Zooming in on change
Holy Family Parish in Rockford offered “My Catholic Faith Delivered” to each student to finish out this school year. 
“MCFD offered this free of charge to families as an alternative and we jumped on it,” said Barbara Beckett, director  of religious education and Family Life Ministry at the parish. 
“It is my hope that students enjoy it and wish to continue in their grade level as we make our switch to F3@HF,” she added.
F3@HF stands for Family Faith Formation at Holy Family and is a program that will start in the fall. 
“This new program meets once a month and gives the families the tools they need to raise their children in the Catholic faith on a day to day basis,” Beckett said. “The family that prays, learns and grows in their Catholic faith together, stays together.” 
For now, students at different grade levels can participate in Zoom video conference sessions where they “say hi to their friends and touch base with where they are at in the online program, and where they last left off from the classroom,” she said.
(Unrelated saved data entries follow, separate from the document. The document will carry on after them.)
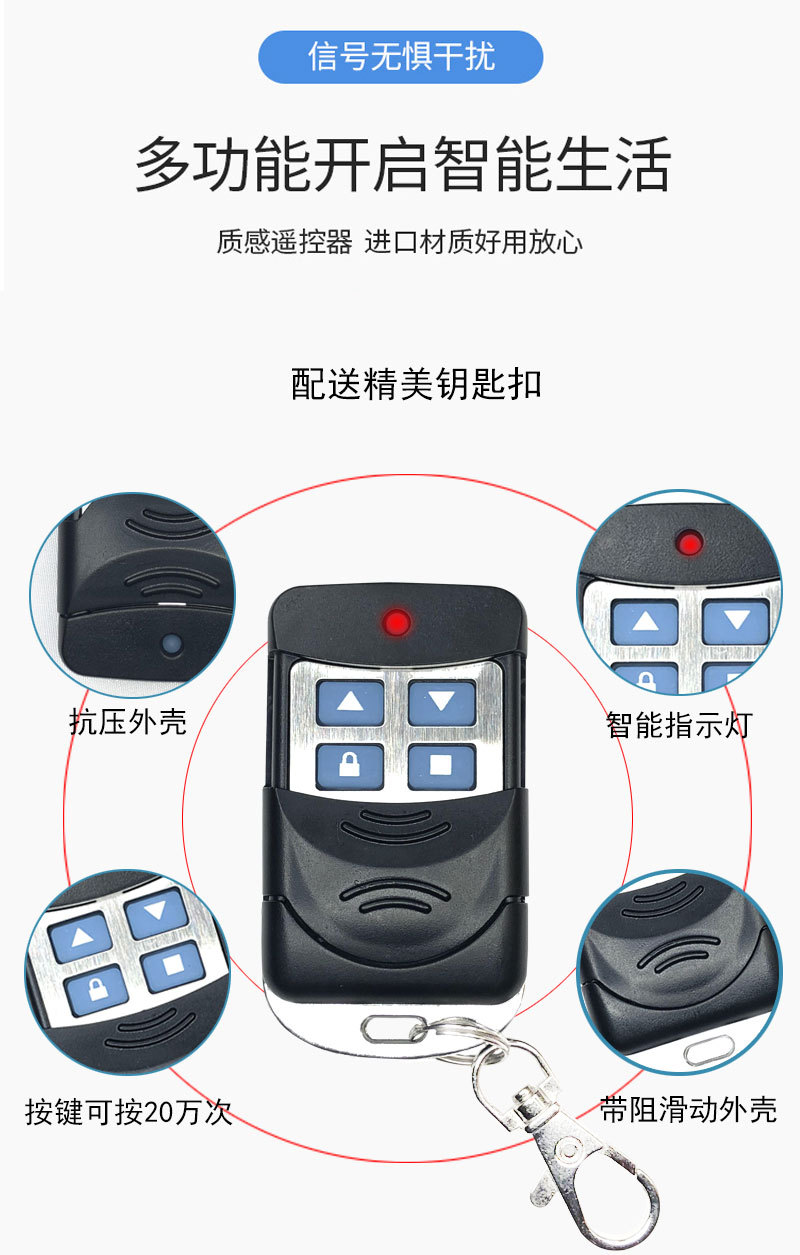 信号无惧干扰

多功能开启智能生活

质感遥控器 进口材质好用放心

配送精美钥匙扣

抗压外壳

智能指示灯

按键可按20万次

带阻滑动外壳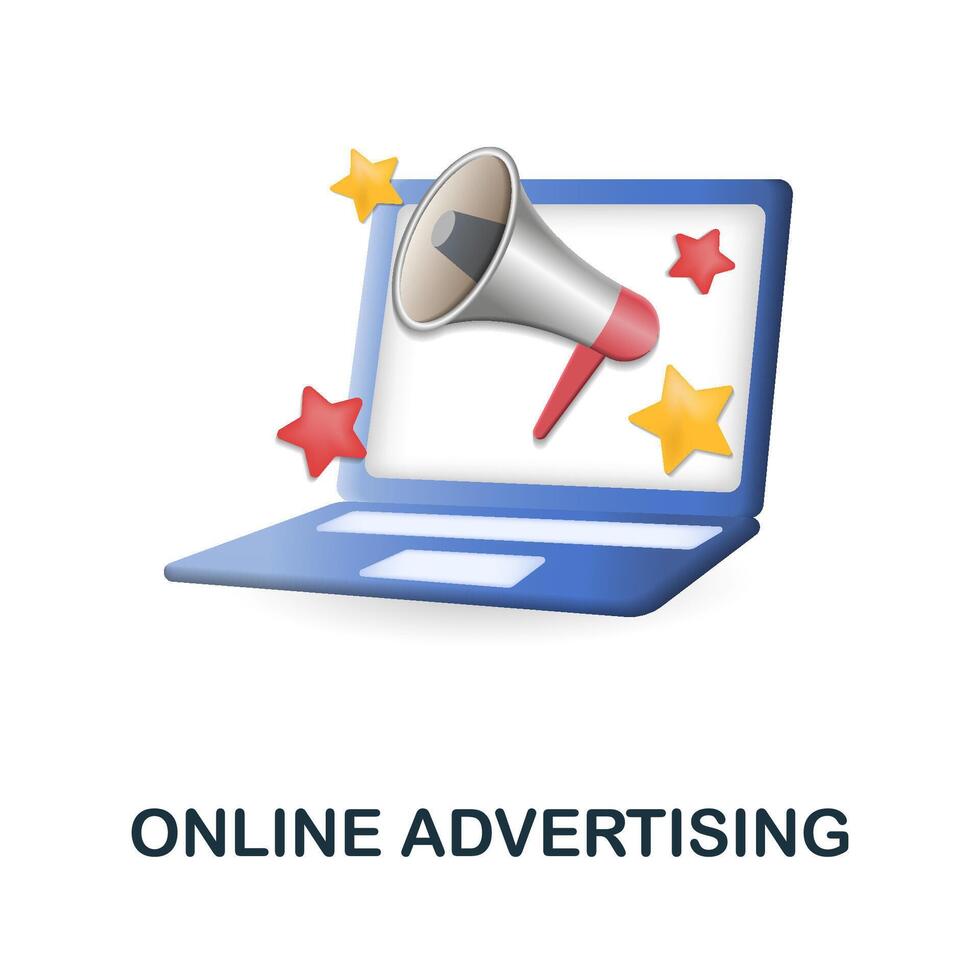 ONLINE ADVERTISING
Looking forward, “each family will receive a ‘tool kit’ with books and directions for the month,” she explained.
“For this coming year we are focusing on the Mass. Along with all the resources in the tool kit each student will have Gospel Weeklies from Pflaum publishing group,” said Beckett
In the meantime, parishes “are able to continue lessons from home because parents are the primary educator,” said Cindy Vincent of the diocesan Education Office, where she is regional director of religious education for the DeKalb, Freeport and Sterling deaneries.